*Exercise brief*
Except for the pictures, write out all the records that follow exactly.

*Extracted information*
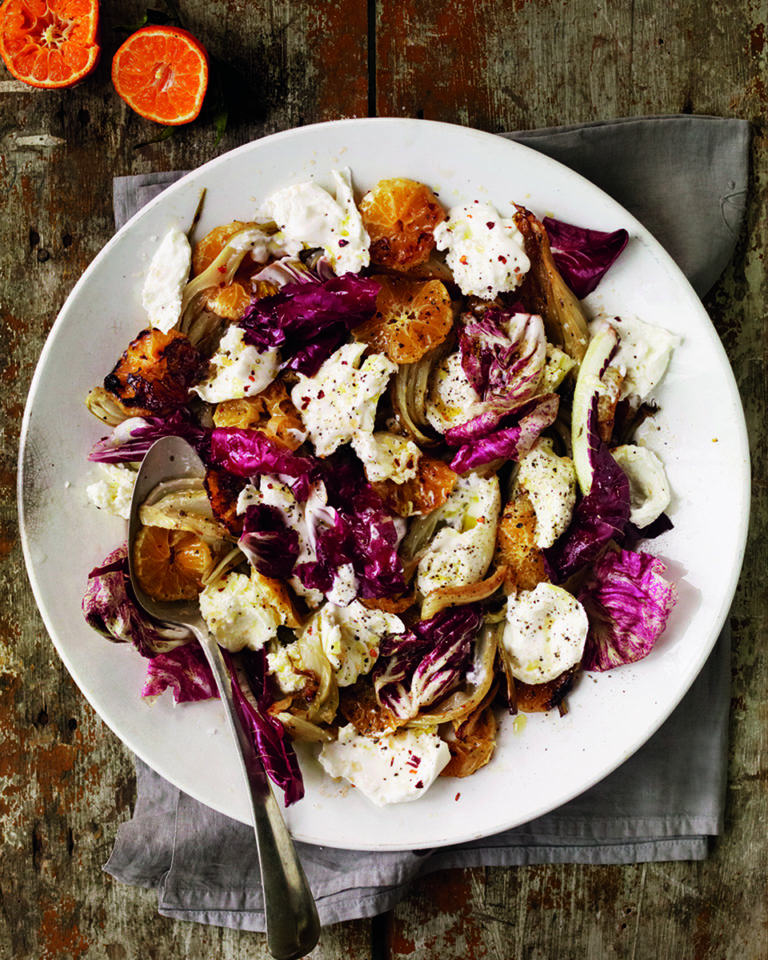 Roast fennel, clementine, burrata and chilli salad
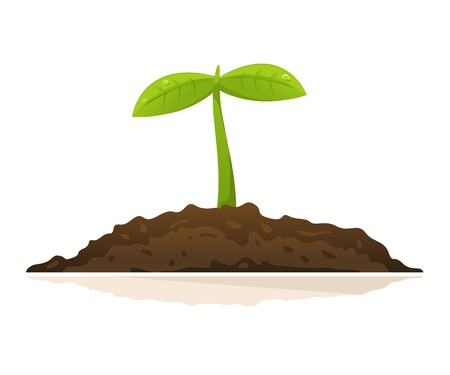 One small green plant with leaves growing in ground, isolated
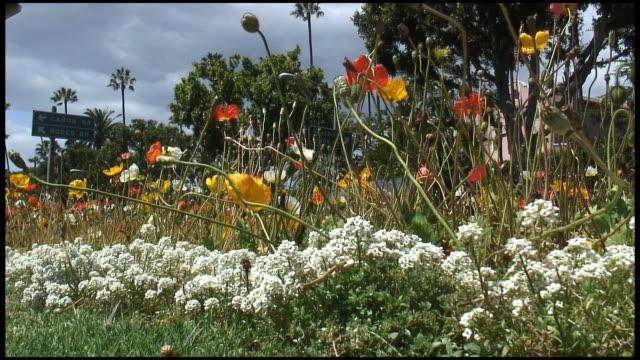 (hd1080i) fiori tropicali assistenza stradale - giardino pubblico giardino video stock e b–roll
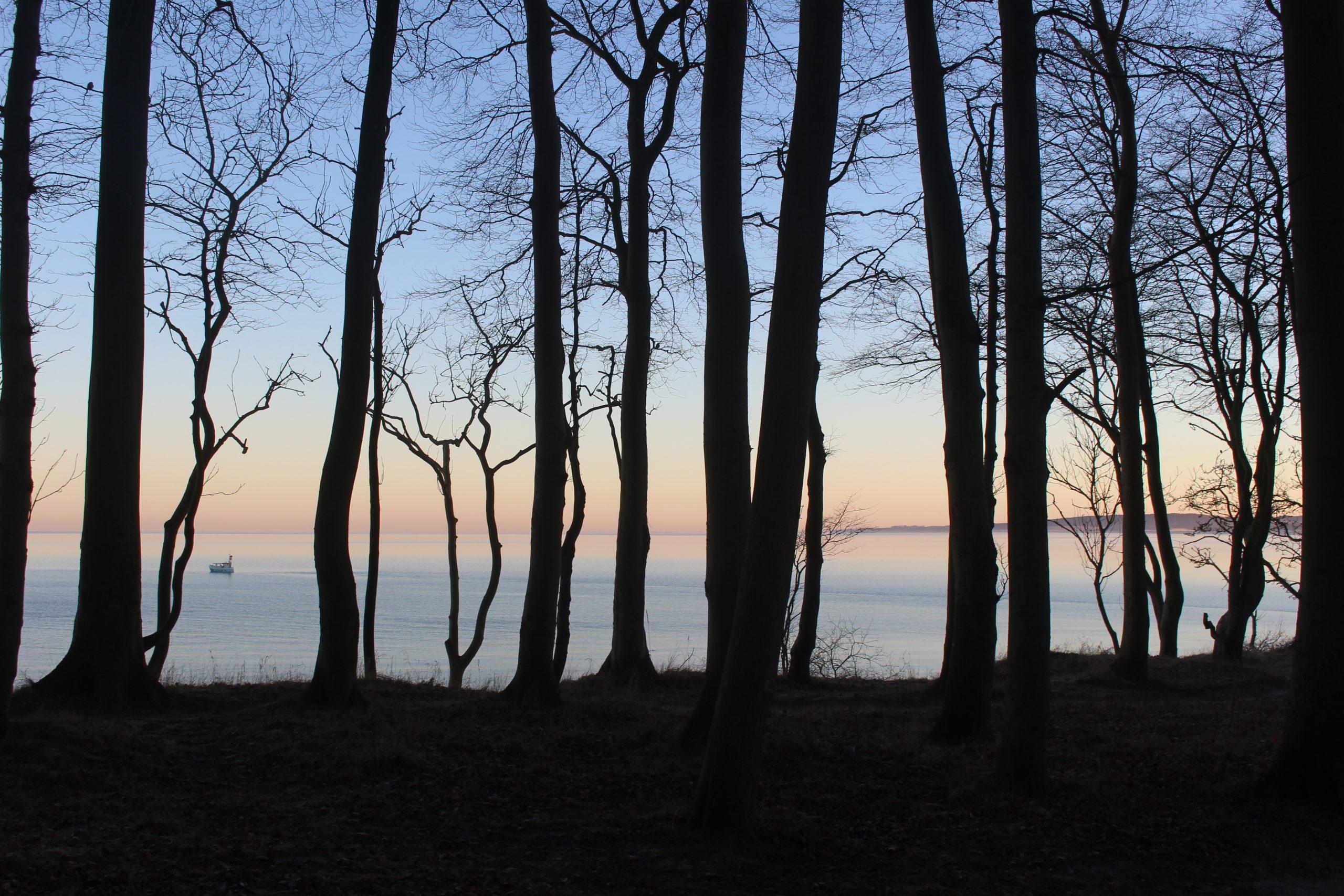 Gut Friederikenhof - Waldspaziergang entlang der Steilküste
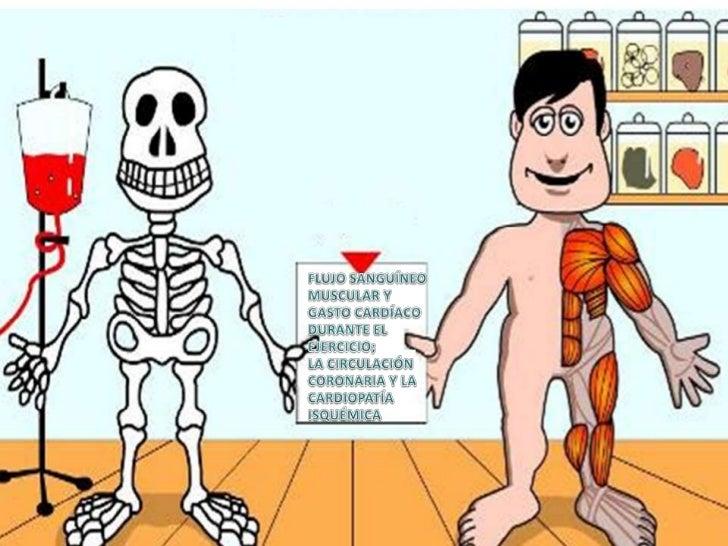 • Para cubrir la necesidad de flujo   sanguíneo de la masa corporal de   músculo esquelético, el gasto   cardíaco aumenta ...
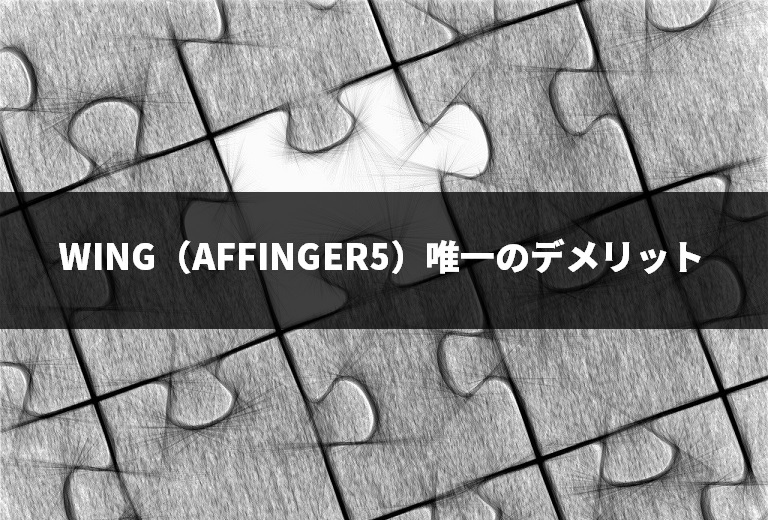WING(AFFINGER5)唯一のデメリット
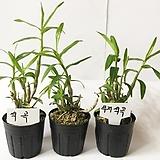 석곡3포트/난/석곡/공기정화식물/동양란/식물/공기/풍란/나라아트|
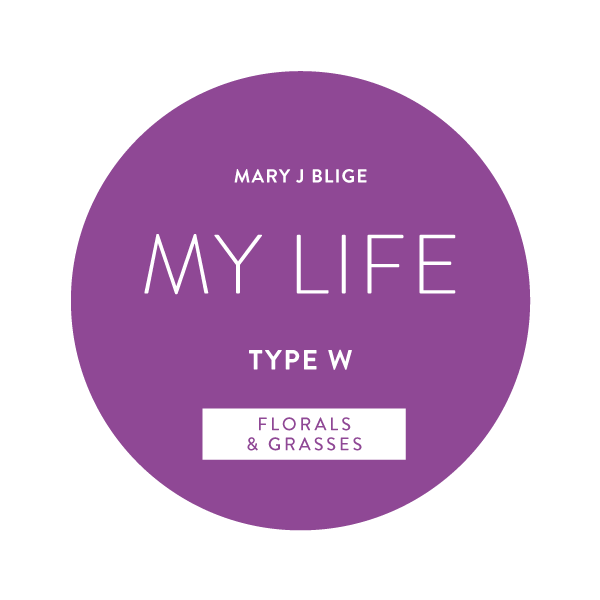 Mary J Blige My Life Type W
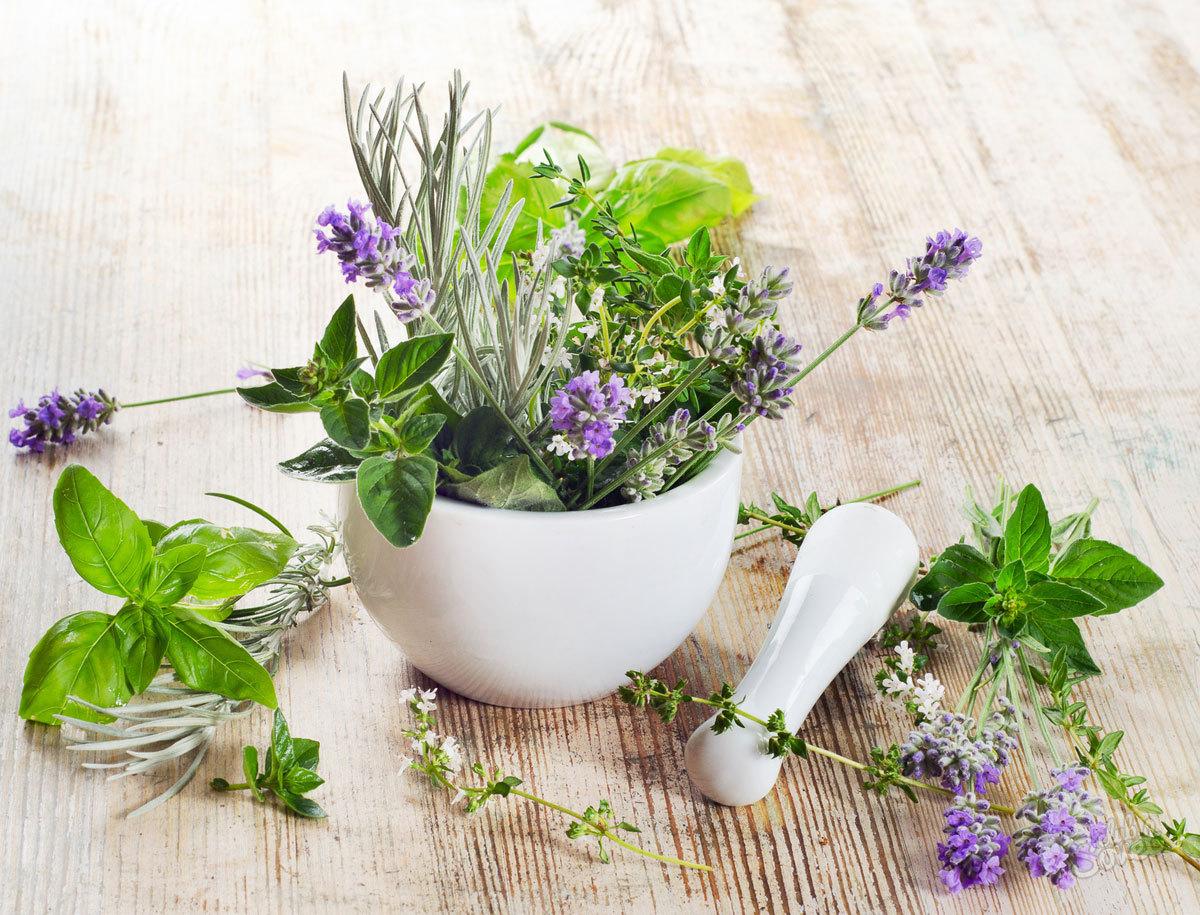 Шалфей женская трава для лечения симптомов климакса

*Reply to the exercise*
 Roast fennel, clementine, burrata and chilli salad
 One small green plant with leaves growing in ground, isolated
 (hd1080i) fiori tropicali assistenza stradale - giardino pubblico giardino video stock e b–roll
 Gut Friederikenhof - Waldspaziergang entlang der Steilküste
 • Para cubrir la necesidad de flujo   sanguíneo de la masa corporal de   músculo esquelético, el gasto   cardíaco aumenta ...
WING(AFFINGER5)唯一のデメリット
 석곡3포트/난/석곡/공기정화식물/동양란/식물/공기/풍란/나라아트|
 Mary J Blige My Life Type W
 Шалфей женская трава для лечения симптомов климакса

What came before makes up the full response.